By now the scramblers would have seemed sick and ragged even to a virgin audience. They floated near the middle of their respective compartments, segmented arms drifting aimlessly back and forth. Membranous patches of — skin, I suppose — were peeling from the cuticles, giving them a fuzzy, decomposing aspect.

“The arms move continuously,” Sarasti remarked. “Robert says it assists in circulation.”

I nodded, watching the display.

“Creatures that move between stars can’t even perform basic metabolic functions without constant flailing.” He shook his head. “Inefficient. Primitive.”

I glanced at the vampire. He remained fixed on our captives.

Obscene,” he said, and moved his fingers.

A new window opened on the wall: the Rosetta protocol, initializing. Kilometers away, microwaves flooded the holding tanks.

I reminded myself: No interference. Only observation.

However weakened their condition, the scramblers were not yet indifferent to pain. They knew the game, they knew the rules; they dragged themselves to their respective panels and played for mercy. Sarasti had simply invoked a step-by-step replay of some previous sequence. The scramblers went through it all again, buying a few moments’ intermittent respite with the same old proofs and theorems.

Sarasti clicked, then spoke: “They regenerate these solutions faster than they did before. Do you think they’re acclimated to the microwaves?”

Another readout appeared on the display; an audio alarm began chirping somewhere nearby. I looked at Sarasti, and back at the readout: a solid circle of turquoise backlit by a pulsing red halo. The shape meant atmospheric anomaly. The color meant oxygen.
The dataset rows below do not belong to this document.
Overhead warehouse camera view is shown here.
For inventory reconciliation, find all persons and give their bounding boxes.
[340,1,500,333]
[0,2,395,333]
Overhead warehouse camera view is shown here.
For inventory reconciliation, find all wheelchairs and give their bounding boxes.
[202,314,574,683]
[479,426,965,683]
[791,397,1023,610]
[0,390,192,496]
I felt a moment of confusion — (Oxygen? Why would oxygen set off the alarm?) — until I remembered: Scramblers were anaerobes.

Sarasti muted the alarm with a wave of his hand.
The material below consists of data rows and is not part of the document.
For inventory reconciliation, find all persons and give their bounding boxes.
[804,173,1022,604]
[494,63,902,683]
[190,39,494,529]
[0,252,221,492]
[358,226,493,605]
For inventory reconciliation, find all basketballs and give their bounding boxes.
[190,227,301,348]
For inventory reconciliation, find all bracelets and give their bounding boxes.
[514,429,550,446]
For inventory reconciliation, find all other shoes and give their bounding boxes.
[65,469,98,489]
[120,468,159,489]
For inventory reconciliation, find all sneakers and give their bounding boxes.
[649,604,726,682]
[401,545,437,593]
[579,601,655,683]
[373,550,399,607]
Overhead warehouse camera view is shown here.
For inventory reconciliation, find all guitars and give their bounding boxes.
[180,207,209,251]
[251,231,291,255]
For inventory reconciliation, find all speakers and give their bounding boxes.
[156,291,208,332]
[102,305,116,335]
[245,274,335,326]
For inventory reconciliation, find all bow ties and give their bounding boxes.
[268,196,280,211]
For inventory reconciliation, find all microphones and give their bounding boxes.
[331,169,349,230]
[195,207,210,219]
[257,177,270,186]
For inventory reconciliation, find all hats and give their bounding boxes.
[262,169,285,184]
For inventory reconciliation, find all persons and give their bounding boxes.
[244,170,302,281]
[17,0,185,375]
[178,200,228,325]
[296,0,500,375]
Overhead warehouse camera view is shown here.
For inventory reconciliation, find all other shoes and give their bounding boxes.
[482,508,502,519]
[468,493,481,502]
I cleared my throat: “You’re poisoning—”

“Watch. Performance is consistent. No change.”

I swallowed. Just observe.

“Is this an execution?” I asked. “Is this a, a mercy killing?”

Sarasti looked past me, and smiled. “No.”

I dropped my eyes. “What, then?”

He pointed at the display. I turned, reflexively obedient.

Something stabbed my hand like a spike at a crucifixion.

I screamed. Electric pain jolted to my shoulder. I yanked my hand back without thinking; the embedded blade split its flesh like a fin through water. Blood sprayed into the air and stayed there, a comet’s tail of droplets tracing the frenzied arc of my hand.

Sudden scalding heat from behind. Flesh charred on my back. I screamed again, flailing. A veil of bloody droplets swirled in the air.